Quel troupeau ? serait-ce celui des catholiques fidèles à la tradition, avec séminaires, couvents, maisons d'exercices spirituels, écoles et prieurés ? Sur quels critères juger ? Les critères, tout simplement, que Notre Seigneur donne aux envoyés de saint Jean Baptiste, qui lui fait demander: « Es-tu celui qui doit venir, ou devons-nous en attendre un autre ? »; c'est par ses œuvres que le Christ prouve sa messianité: « Allez, dit-il, et rapportez à Jean ce que vous entendez et ce que vous voyez: les aveugles voient, les boiteux marchent, les lépreux sont purifiés, les sourds entendent, les morts ressuscitent, la bonne nouvelle est annoncée aux pauvres » (Mt 11,4-5).

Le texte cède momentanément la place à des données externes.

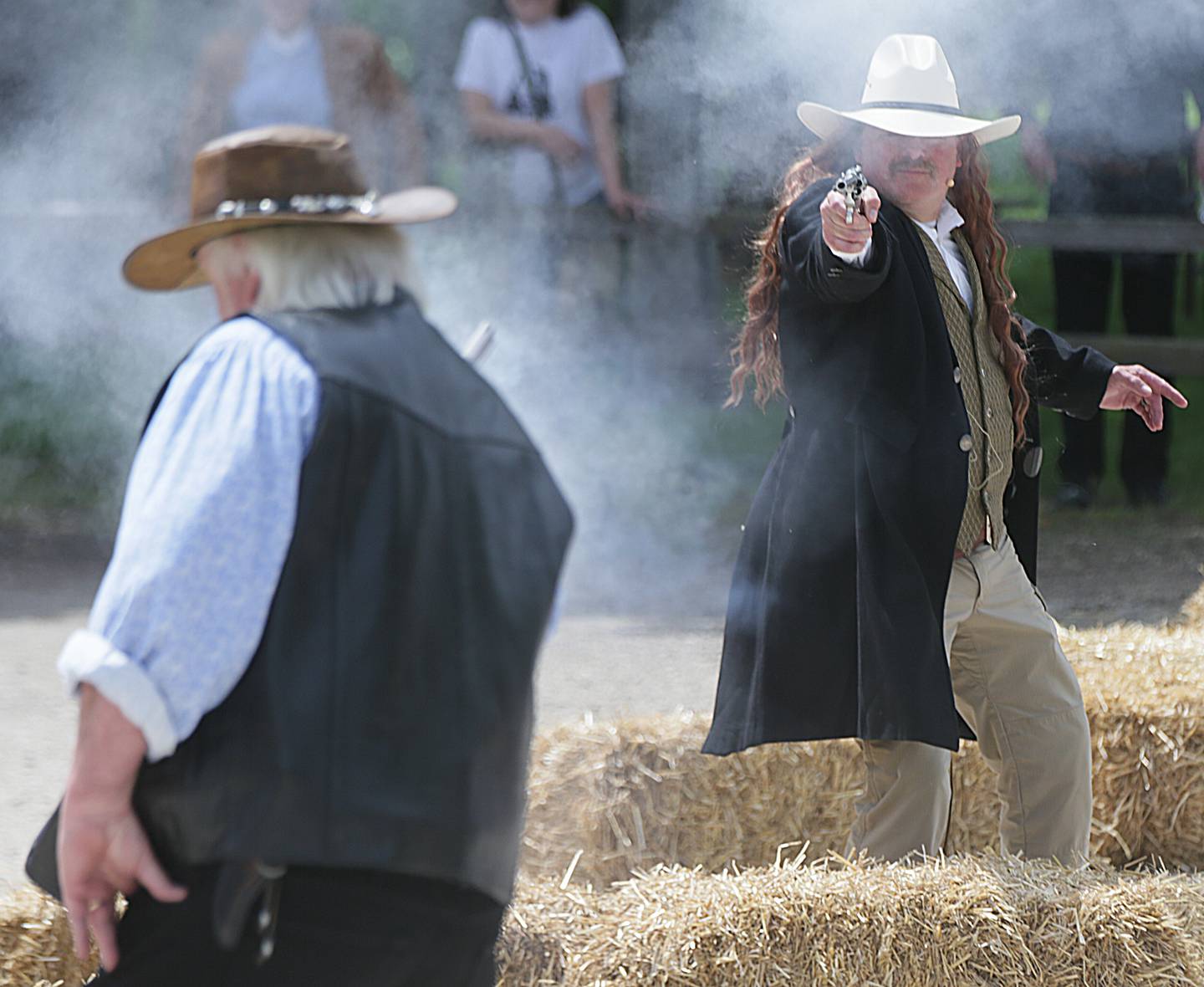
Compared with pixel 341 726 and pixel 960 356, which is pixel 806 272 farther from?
pixel 341 726

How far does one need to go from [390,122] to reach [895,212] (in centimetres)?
338

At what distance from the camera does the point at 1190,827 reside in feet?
10.5

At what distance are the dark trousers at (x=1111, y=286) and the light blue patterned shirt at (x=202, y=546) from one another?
18.5 feet

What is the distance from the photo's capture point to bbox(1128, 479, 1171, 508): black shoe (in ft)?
22.1

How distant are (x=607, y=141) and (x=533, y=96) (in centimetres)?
33

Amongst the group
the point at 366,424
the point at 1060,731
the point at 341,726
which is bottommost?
the point at 1060,731

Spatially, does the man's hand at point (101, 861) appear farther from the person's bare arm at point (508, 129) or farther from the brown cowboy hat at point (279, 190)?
the person's bare arm at point (508, 129)

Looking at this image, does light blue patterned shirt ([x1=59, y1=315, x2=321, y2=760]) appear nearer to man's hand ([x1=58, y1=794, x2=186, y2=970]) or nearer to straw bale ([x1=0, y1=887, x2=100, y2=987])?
man's hand ([x1=58, y1=794, x2=186, y2=970])

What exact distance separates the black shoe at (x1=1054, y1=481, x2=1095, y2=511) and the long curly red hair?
13.0ft

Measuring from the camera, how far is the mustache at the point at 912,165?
2.66m

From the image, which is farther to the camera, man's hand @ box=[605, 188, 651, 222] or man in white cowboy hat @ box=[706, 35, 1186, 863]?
man's hand @ box=[605, 188, 651, 222]

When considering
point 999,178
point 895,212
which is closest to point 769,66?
point 895,212

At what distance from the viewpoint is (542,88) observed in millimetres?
5922

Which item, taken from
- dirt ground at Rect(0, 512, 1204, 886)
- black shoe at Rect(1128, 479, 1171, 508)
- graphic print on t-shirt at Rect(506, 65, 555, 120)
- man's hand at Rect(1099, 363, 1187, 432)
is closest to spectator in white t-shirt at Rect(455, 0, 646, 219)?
graphic print on t-shirt at Rect(506, 65, 555, 120)
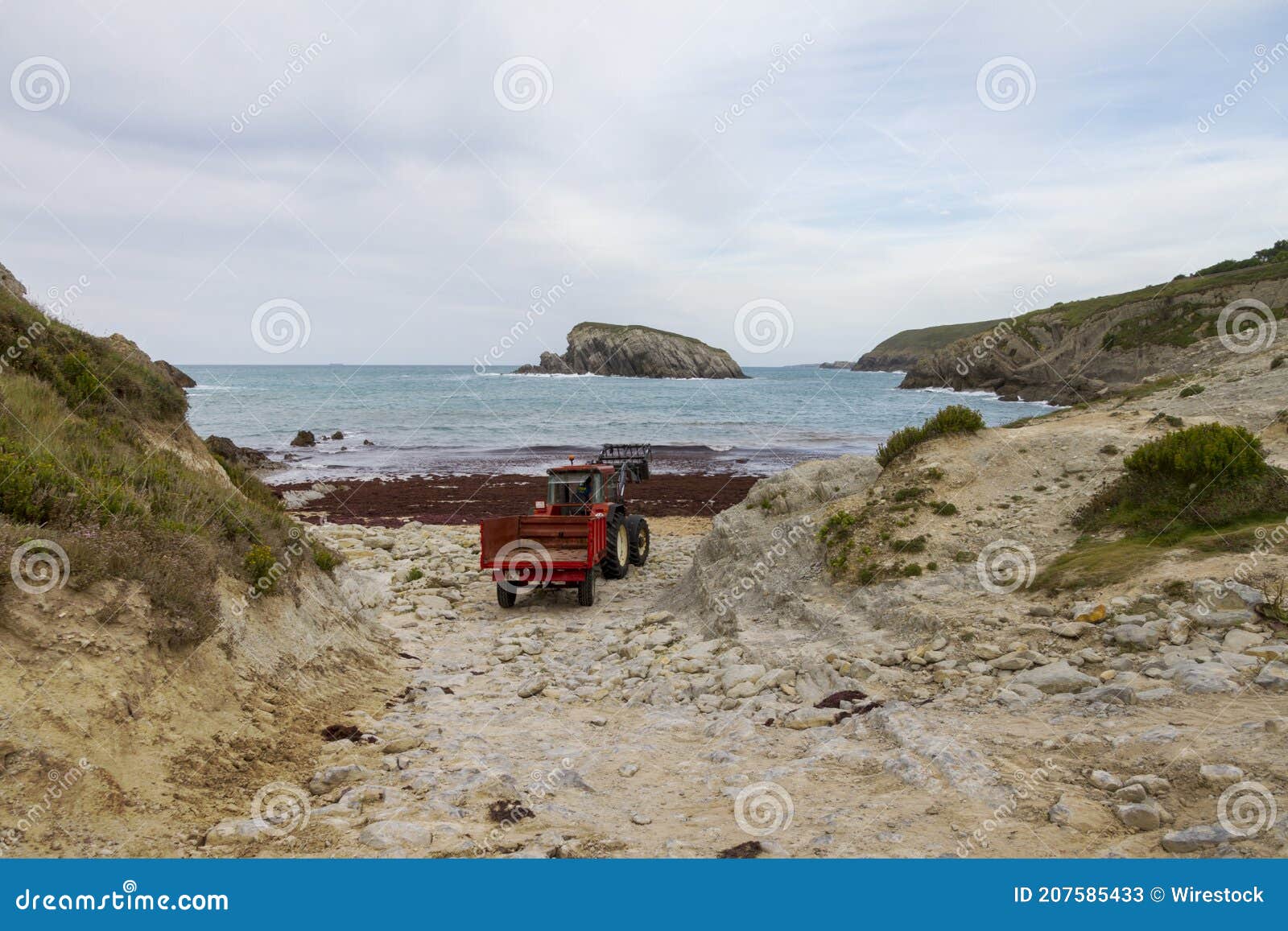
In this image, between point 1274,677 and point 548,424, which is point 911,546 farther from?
point 548,424

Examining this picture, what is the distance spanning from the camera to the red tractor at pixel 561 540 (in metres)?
14.1

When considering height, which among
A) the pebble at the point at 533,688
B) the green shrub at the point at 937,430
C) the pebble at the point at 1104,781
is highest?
the green shrub at the point at 937,430

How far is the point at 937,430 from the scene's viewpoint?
13859 millimetres

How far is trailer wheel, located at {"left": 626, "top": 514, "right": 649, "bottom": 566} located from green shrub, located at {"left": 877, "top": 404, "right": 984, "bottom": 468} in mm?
6271

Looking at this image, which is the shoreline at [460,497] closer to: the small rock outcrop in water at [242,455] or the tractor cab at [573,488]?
the small rock outcrop in water at [242,455]

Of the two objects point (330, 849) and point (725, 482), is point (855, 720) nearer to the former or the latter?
point (330, 849)

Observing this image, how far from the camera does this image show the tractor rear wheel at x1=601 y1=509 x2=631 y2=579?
53.6ft

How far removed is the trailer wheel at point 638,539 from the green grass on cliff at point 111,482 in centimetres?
800

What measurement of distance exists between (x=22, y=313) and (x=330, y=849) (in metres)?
11.1

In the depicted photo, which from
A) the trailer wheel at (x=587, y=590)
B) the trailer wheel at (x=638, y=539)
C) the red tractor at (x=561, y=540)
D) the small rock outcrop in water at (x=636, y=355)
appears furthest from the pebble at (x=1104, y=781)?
the small rock outcrop in water at (x=636, y=355)

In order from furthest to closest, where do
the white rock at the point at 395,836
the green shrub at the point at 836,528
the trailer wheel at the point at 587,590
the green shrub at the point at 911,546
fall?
the trailer wheel at the point at 587,590 < the green shrub at the point at 836,528 < the green shrub at the point at 911,546 < the white rock at the point at 395,836

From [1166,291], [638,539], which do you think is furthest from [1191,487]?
[1166,291]

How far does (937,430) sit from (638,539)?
7.49 meters

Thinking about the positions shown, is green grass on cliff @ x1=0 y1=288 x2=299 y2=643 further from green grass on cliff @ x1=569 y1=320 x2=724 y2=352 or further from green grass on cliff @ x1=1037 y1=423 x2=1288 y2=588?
green grass on cliff @ x1=569 y1=320 x2=724 y2=352
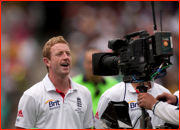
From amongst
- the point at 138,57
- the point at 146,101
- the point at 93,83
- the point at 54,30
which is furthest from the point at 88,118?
the point at 54,30

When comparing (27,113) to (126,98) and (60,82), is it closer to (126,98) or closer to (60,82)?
(60,82)

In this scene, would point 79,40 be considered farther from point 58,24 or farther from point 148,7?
point 148,7

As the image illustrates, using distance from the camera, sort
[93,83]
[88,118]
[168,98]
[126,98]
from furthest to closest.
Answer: [93,83], [126,98], [88,118], [168,98]

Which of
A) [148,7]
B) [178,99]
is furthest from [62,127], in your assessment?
[148,7]

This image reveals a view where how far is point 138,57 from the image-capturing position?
192 centimetres

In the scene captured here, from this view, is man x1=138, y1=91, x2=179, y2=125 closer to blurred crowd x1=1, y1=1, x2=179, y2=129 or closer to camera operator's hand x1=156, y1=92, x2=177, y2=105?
camera operator's hand x1=156, y1=92, x2=177, y2=105

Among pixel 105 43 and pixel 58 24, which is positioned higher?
pixel 58 24

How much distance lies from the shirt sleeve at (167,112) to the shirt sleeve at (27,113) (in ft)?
3.49

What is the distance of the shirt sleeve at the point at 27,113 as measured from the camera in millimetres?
2098

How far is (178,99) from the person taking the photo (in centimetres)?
211

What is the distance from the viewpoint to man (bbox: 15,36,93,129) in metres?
2.11

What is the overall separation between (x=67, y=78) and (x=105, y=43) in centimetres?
332

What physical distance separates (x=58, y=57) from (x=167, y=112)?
43.9 inches

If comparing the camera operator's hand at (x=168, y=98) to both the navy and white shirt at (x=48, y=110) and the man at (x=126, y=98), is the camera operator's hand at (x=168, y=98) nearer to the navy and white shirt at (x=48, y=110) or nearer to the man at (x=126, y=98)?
the man at (x=126, y=98)
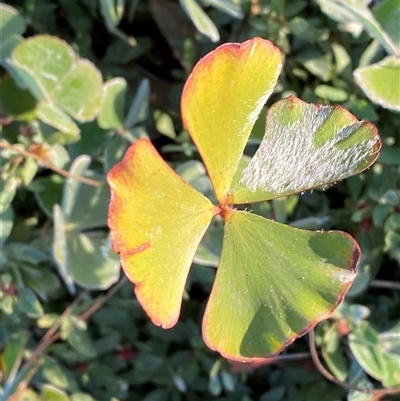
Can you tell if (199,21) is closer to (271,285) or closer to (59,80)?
(59,80)

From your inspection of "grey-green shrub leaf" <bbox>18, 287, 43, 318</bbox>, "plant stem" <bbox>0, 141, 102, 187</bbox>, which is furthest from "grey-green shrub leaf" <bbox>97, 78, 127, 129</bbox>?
"grey-green shrub leaf" <bbox>18, 287, 43, 318</bbox>

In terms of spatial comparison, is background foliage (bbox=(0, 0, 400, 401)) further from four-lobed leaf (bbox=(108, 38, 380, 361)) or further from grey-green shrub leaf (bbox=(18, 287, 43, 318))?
four-lobed leaf (bbox=(108, 38, 380, 361))

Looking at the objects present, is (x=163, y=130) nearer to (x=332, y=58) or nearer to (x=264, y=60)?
(x=332, y=58)

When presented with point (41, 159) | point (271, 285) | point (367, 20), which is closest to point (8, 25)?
point (41, 159)

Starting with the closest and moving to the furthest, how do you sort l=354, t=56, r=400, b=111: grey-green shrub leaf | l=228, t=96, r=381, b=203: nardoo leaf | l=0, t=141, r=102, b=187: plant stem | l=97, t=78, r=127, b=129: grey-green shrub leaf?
l=228, t=96, r=381, b=203: nardoo leaf, l=354, t=56, r=400, b=111: grey-green shrub leaf, l=0, t=141, r=102, b=187: plant stem, l=97, t=78, r=127, b=129: grey-green shrub leaf

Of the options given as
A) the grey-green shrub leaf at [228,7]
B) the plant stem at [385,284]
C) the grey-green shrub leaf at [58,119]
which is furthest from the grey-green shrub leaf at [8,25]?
the plant stem at [385,284]

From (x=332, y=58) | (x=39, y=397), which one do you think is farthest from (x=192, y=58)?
(x=39, y=397)
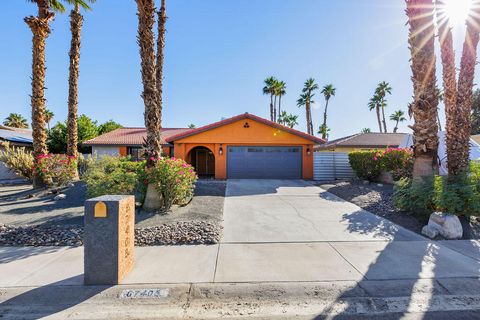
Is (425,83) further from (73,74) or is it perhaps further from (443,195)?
(73,74)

Laissons parler les faits:
  • Est-ce que des écailles ne tombent pas des yeux de beaucoup, quand ils assistent de nouveau pour la première fois à la messe traditionnelle ? La lumière du Seigneur ne se fait-elle alors autour d'eux, tandis que les ténèbres couvrent la terre, et l'obscurité les peuples; les ténèbres de l'erreur et du mensonge, l'obscurité des idéologies séductrices?
  • Les fidèles ne reçoivent-ils pas dans nos chapelles une nouvelle force et un nouveau courage pour s'avancer dans le chemin de la vie chrétienne, après avoir été paralysés pendant des années par le libéralisme et le modernisme ? Combien, justement, ont été convertis par les exercices spirituels de saint Ignace et vivent désormais leur dignité baptismale d'enfants de Dieu et de temples du Saint-Esprit?
  • Des catholiques, qui ne s'étaient pas confessés depuis dix, vingt ans ou davantage, se jettent aux pieds du prêtre, sur eux coule le sang rédempteur du Christ et les voilà purifiés de la lèpre du péché et de l'esprit du siècle. Dans nos chapelles, Dieu merci, la confession est tenue en honneur, en particulier la confession fréquente des péchés même véniels, dont Pie XII dit qu'elle « augmente la vraie connaissance de soi, favorise l'humilité chrétienne, tend à déraciner les mauvaises habitudes, combat la négligence spirituelle et la tiédeur, purifie la conscience, fortifie la volonté, se prête à la direction spirituelle, et, par l'effet propre du sacrement, augmente la grâce » (Mystici Corporis). Rien de cela n'est opéré par les soi-disant cérémonies pénitentielles!
  • Le péché originel et personnel, les artifices séducteurs du diable et du monde à son service ont gravement endommagé l'oreille intérieure du chrétien; mais voilà ce qui réussit à l'ouvrir: le silence qui entoure l'autel du sacrifice, le repos des jours de récollection et la prédication de l'Evangile intégral. Les miraculés sont peu nombreux, mais il y en a de tous pays, continents, cultures et couches sociales, instruits et simples, jeunes et vieux, hommes et femmes.
  • L'Europe chrétienne de jadis est morte. Mais à partir de petites cellules, elle renaît à une vie nouvelle. Des enfants (comme la fille de Jaïre), des jeunes gens (tel l'adolescent de Naïm), des adultes (tel Lazare) s'éveillent de la mort et de l'éloignement de Dieu à une nouvelle vie, vie de foi et d'agir chrétien. Tandis que les novateurs transforment les églises en entrepôts, nous aménageons le mieux possible des entrepôts en chapelles. Tandis que la mort enlève couvents et séminaires, de nouvelles communautés se lèvent, fidèles à la tradition.
  • Les catholiques libéraux disent à la sagesse: « Tu es ma sœur! » Et ils se tiennent debout pour la sainte Communion, et ils disposent à leur gré des paroles de Jésus-Christ, en un mot, ils sont majeurs. Nous autres, au contraire, savons la nécessité de la grâce du Christ et notre radicale dépendance vis-à-vis de Dieu. Nous sommes pauvres en esprit et voulons le demeurer. C'est pourquoi tant d'entre vous entreprennent de longs trajets pour prendre part au saint sacrifice de la Messe catholique; et tant de familles éloignent de leur foyer la source empoisonnée de la télévision et installent à sa place le petit oratoire familial avec la prière en commun, spécialement le saint Rosaire, méditant les mystères de la vie, de la mort douloureuse et de la glorification du Christ, pour qu'ils portent du fruit dans leur vie.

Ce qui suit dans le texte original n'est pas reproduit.